Building better marriages and raising righteous children are the unofficial themes for the annual LDS Education Week lectures this week at Brigham Young University.

Following the conference theme of "The Quest for Light and Truth," thousands of Latter-day Saints have gathered on campus to explore everything from family financial planning to marriage enrichment, effective scripture study and parent-child relationships. Included were two three-hour blocks of classes on healing from abuse and understanding domestic violence.

A. Lynn Scoresby, associate professor of family sciences at BYU, said whenever he speaks to large LDS gatherings about family relationships, he will invariably be sought out after the presentation by women hurt by family violence. "In the name of whatever love is between a man and a woman, which would never include sitting by and watching anyone hurt her.  It's just unacceptable," he said.  "I'm so grateful for the admonitions given by the general authorities during General Conference about the consequences for a man who would do that."

A good marriage can be the best relationship for learning how to love in a Christ-like way, he said, but such love "is a very complex enterprise. It's a highly significant experience that must be tested, worked at and learned over time."

Learning such love "is a pre-condition for rearing righteous children.
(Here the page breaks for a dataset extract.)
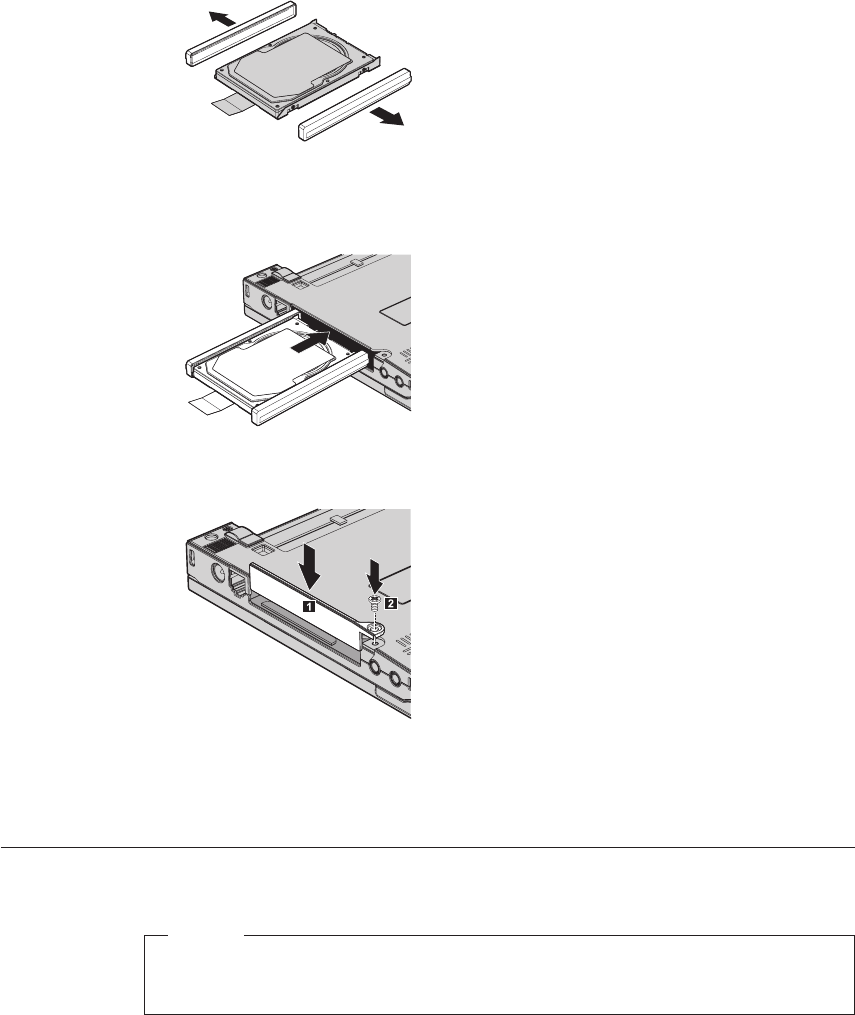 1

2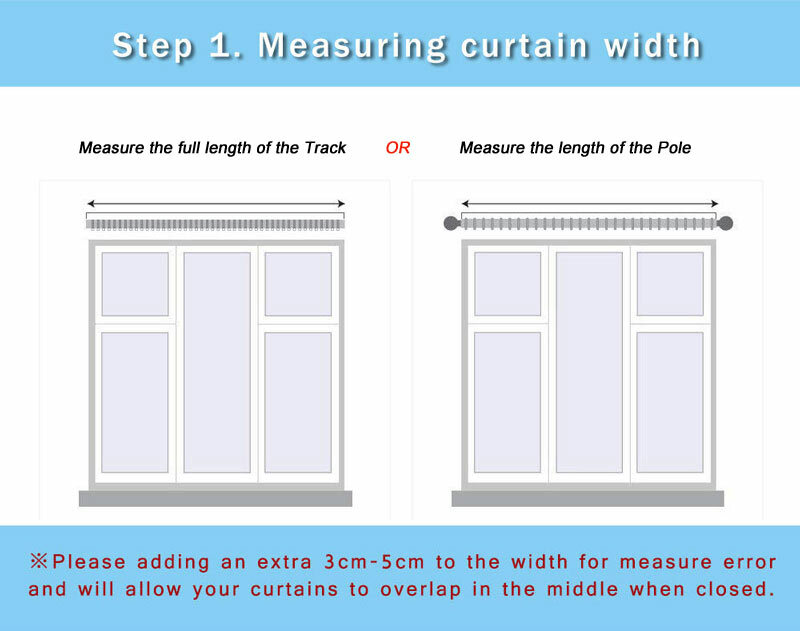 Step 1. Measuring curtain width

Measure the full length of the Track OR Measure the length of the Pole

※Please adding an extra 3cm-5cm to the width for measure error and will allow your curtains to overlap in the middle when closed.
They need the active involvement of both parents. And children need fathers and mothers who are unified" on family issues including finances, discipline and rule enforcement.

Because Mormons believe marriages performed in temple ceremonies will continue throughout eternity, they must use that understanding to make their relationships flourish through "basic practical caretaking." That means a husband who — rather than merely telling his wife he loves her — will get up without a word and wash the dishes after dinner.
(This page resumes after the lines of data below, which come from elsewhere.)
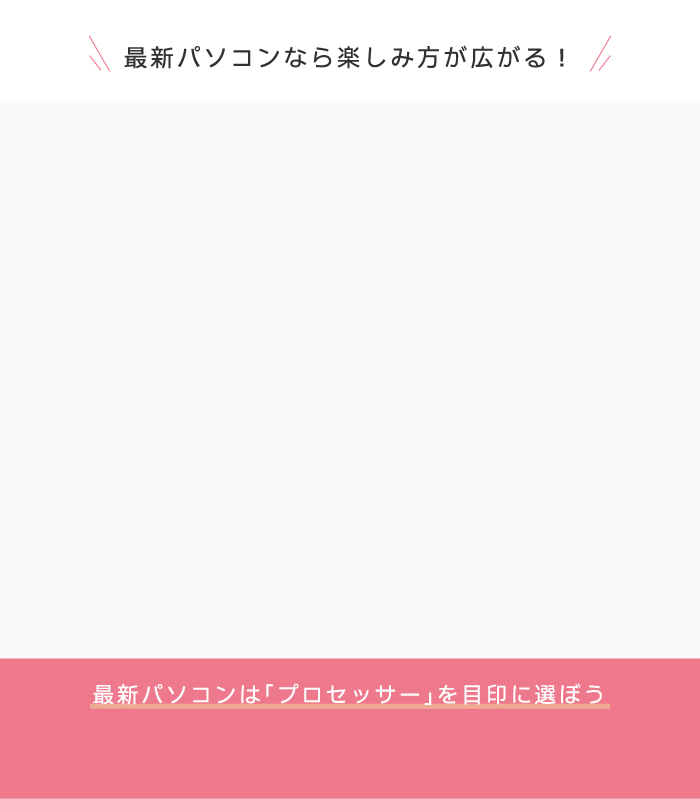 最新パソコンなら楽しみ方が広がる！

最新パソコンは「プロセッサー」を目印に選ぼう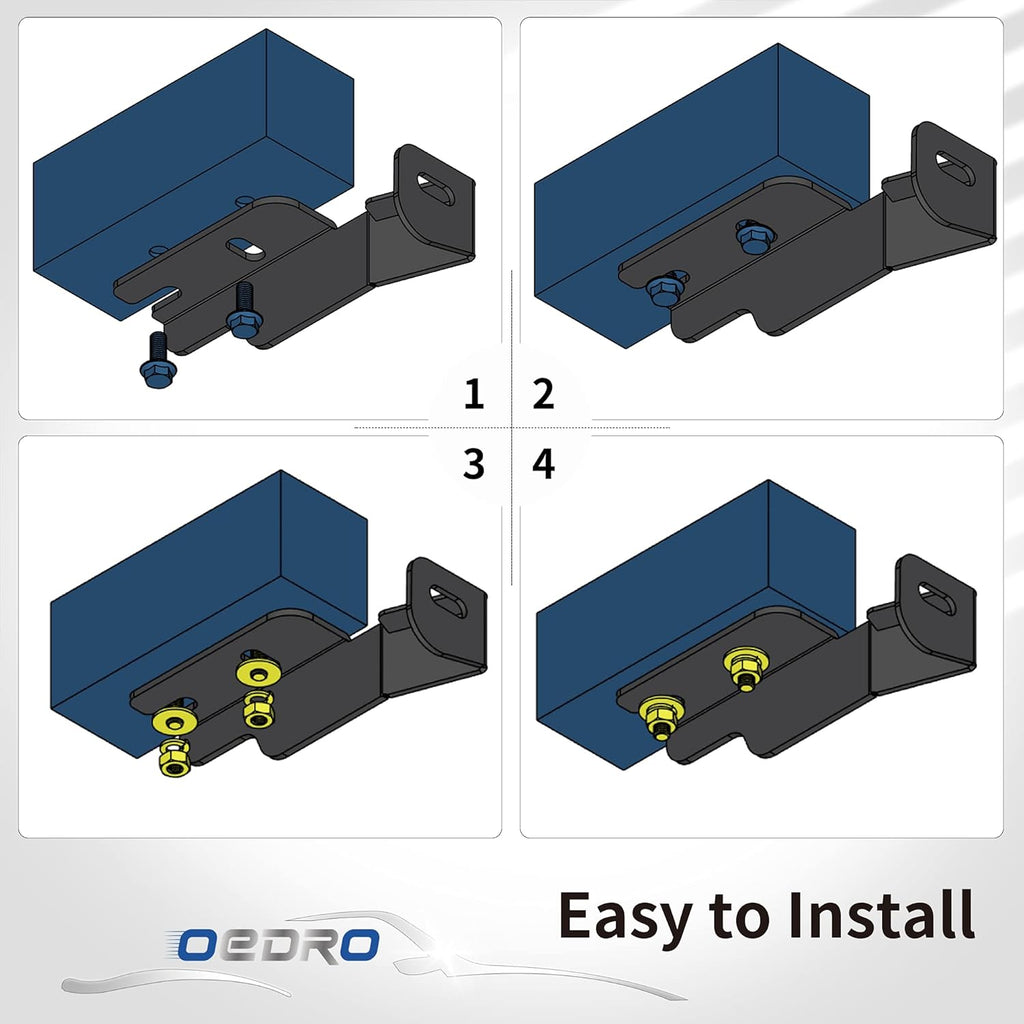 1 2
3 4

OEDRO

Easy to Install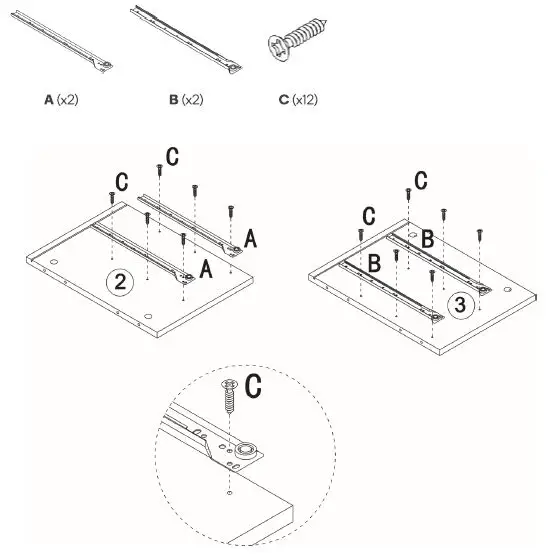 A (x2)

B (x2)

C (x12)

C

C

A

A

2

C

C

B

B

3

C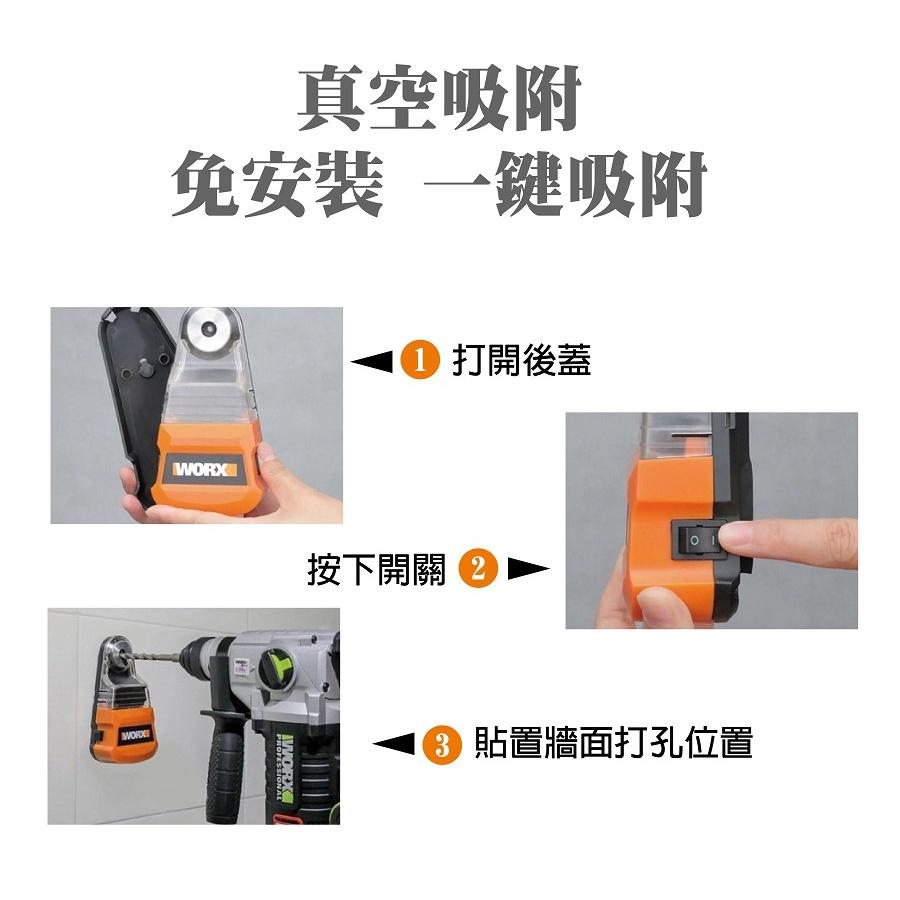 真空吸附
免安裝 一鍵吸附

WORX

1 打開後蓋

按下開關 2

WORX

WORX
PROFESSIONAL

3 貼置牆面打孔位置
The concept of "equality" isn't relevant in Mormon marriages, he said, because such a measuring tool "relies on some external judgment" of what the relationship should be. If each spouse understands the marriage covenant the way it was mean to be applied, both will constantly be working to help and support the other. Selfishness is banished in such relationships, he said.  "Our differences are the source of vitality and growth in a marriage. In that setting, the concept of justice and fairness are far superior to those same ideals applied under the banner of equality."  That art of  "individualizing" a marriage so it is structured to best meet the needs of both spouses creates a true partnership, he said. "If a man truly honors his covenants, then he will spend his life treating his wife as the first and best priority in his life."

With that foundation, children can best be taught by applying six key points of family leadership:
 

· Prepare children more than punishing them by employing mentoring and teaching techniques. By so doing, "we're helping God do his job, which is to help his children develop and grow."
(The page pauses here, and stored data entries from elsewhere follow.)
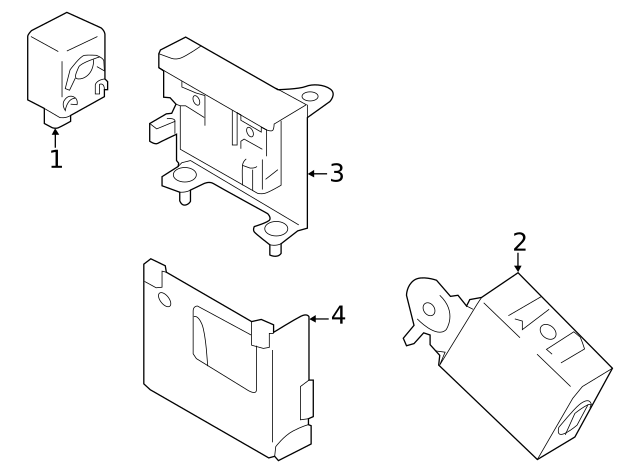 1
3
2
4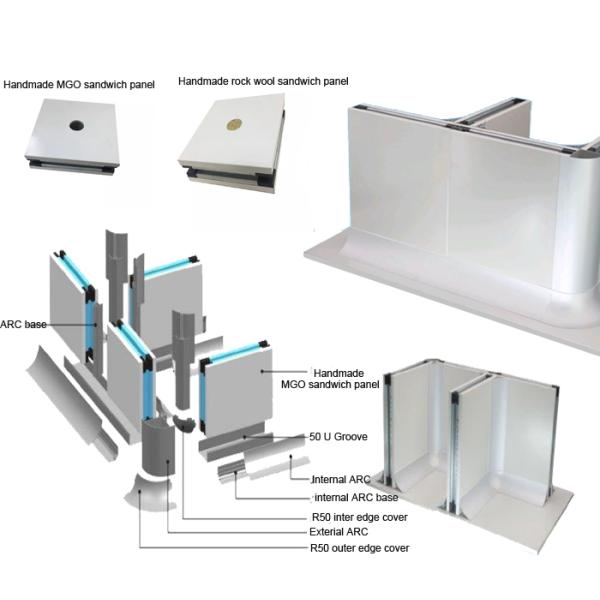 Handmade MGO sandwich panel

Handmade rock wool sandwich panel

ARC base

Handmade MGO sandwich panel

50 U Groove

Internal ARC

internal ARC base

R50 inter edge cover

Exterial ARC

R50 outer edge cover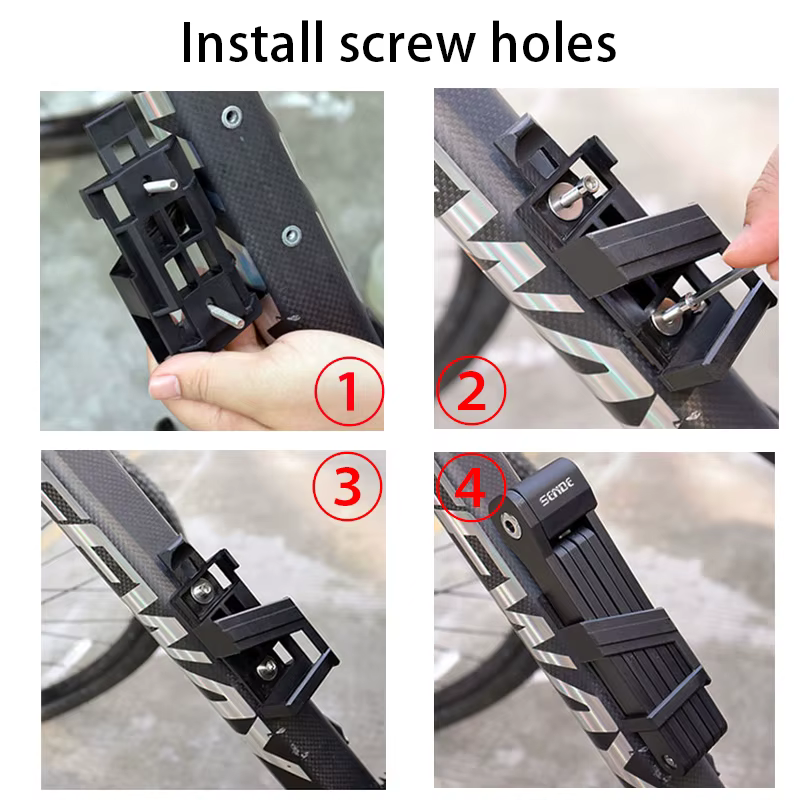 Install screw holes

1

2

3

4

SENDE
· Learn to communicate more than control. Anger is a controlling emotion that may get results but creates resentment, while discussion and communication develop a relationship based on mutual trust and respect.

· Encourage more than you criticize.

· Involve every child in family group activities, but learn to individualize situations geared toward each one's personality.

· Love more than you isolate. "If you send them away and isolate them for bad behavior when they're small, whey they need help or advice as adolescents, they won't come to you. The Savior constantly asked people to come to him, rather than sending them away."

· Love children enough to set and maintain limits regarding their behavior, financial resources and time. "Every righteous person has a set of internal limits. Righteous children understand what limits are."